今月のベスト・ブック

装画=影山徹
装幀=岩郷重力+W.I

『バベル オックスフォード翻訳家革命秘史』(上・下)
R・F・クァン 著
古沢嘉通 訳
東京創元社
定価 上・3,300円 下・2,750円(税込)

 

 R・F・クァンの長編『バベル』。このタイトルは、いうまでもなく旧約聖書の「バベルの塔」から来ています。天に届く塔を築こうとする人間の試みをくじくため、神が人間の言葉を乱した。その結果、人はさまざまな言葉を使うようになり、互いに心を通わせることができなくなった、というものですね。

 

 著者レベッカ・F・クァンは中国生まれでアメリカ在住。物語は19世紀前半、ヴィクトリア朝が最初期の英国オックスフォードに「バベル」という名を冠した建物が存在し、そこでは魔術的テクノロジーが研究、運用されているという設定のもとに展開される改変歴史ファンタジーです。この“魔法”以外はほぼ実際の歴史を下敷きにしており、読者は由緒ある学問の街で青年たちが学び、論争し、愛し、憎み合う姿を生き生きと思い描くことができます。産業革命と植民地主義が進展する時代の青春群像劇でもあるのです。

 ではなぜ建物の名が「バベル」なのか?

 それはここで世界のたくさんの言葉が研究されているから。ラテン語、ギリシア語、英語、フランス語、中国語、カリブ海諸島のクレオール語……いくつもの異なる言葉を操れるようになることが、最初に触れたバベルにおける魔法の核心をなしているのです。

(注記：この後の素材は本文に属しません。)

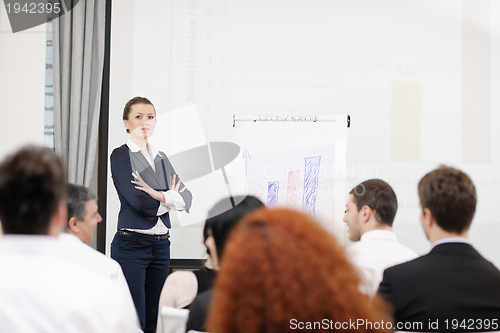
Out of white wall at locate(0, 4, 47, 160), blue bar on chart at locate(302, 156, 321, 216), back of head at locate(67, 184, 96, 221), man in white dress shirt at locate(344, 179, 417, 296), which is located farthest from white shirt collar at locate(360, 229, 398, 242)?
white wall at locate(0, 4, 47, 160)

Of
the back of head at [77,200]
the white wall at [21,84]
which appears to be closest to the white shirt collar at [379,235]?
the back of head at [77,200]

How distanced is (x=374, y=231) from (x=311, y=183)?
39.3 inches

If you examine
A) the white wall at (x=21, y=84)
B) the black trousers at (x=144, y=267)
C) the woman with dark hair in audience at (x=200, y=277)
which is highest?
the white wall at (x=21, y=84)

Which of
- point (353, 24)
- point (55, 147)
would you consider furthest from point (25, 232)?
point (353, 24)

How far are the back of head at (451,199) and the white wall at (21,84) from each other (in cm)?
276

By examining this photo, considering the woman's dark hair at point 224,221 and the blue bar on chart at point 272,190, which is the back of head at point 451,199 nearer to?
the woman's dark hair at point 224,221

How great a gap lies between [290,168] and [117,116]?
54.5 inches

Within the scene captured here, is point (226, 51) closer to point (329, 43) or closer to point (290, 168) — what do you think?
point (329, 43)

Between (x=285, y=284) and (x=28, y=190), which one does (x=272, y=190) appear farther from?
(x=285, y=284)

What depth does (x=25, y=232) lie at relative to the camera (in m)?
0.89

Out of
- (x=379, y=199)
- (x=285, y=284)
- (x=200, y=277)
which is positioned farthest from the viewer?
(x=379, y=199)

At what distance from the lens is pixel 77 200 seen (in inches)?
65.2

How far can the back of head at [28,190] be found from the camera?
865mm

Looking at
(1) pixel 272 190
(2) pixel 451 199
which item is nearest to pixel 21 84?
(1) pixel 272 190
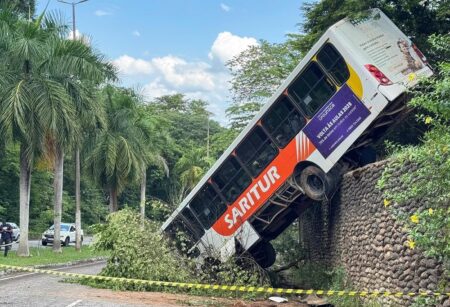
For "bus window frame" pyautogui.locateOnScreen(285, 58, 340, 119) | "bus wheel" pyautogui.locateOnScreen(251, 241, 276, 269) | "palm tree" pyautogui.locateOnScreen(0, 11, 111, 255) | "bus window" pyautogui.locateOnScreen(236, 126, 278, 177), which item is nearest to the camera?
"bus window frame" pyautogui.locateOnScreen(285, 58, 340, 119)

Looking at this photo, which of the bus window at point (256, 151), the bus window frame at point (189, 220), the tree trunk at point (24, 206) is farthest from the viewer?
the tree trunk at point (24, 206)

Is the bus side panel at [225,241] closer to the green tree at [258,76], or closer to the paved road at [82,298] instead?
the paved road at [82,298]

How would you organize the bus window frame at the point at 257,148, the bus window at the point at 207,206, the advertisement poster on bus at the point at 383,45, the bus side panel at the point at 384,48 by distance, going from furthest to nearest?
the bus window at the point at 207,206
the bus window frame at the point at 257,148
the advertisement poster on bus at the point at 383,45
the bus side panel at the point at 384,48

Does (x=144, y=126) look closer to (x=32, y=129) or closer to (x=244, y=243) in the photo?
(x=32, y=129)

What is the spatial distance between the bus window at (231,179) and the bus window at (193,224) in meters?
1.19

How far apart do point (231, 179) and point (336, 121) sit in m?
3.25

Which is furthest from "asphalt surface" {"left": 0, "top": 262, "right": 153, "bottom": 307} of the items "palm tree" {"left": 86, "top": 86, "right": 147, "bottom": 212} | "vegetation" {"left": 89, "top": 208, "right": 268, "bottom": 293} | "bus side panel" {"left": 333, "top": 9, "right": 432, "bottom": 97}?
"palm tree" {"left": 86, "top": 86, "right": 147, "bottom": 212}

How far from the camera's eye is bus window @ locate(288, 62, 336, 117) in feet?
41.5

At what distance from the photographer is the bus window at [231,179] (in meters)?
14.2

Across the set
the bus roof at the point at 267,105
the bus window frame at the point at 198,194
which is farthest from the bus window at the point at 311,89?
the bus window frame at the point at 198,194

 どういうことかというと、たとえば「無形」という中国語と「invisible」という英語の対を考えてみます。どちらも日本語にすると「見えない」ですが、それぞれの言語を母語とする人が抱く概念は、翻訳された他の言語のものとは微妙に異なるはず。バベルのテクノロジーにとっては、この、言語化できないニュアンスこそが大事なのです。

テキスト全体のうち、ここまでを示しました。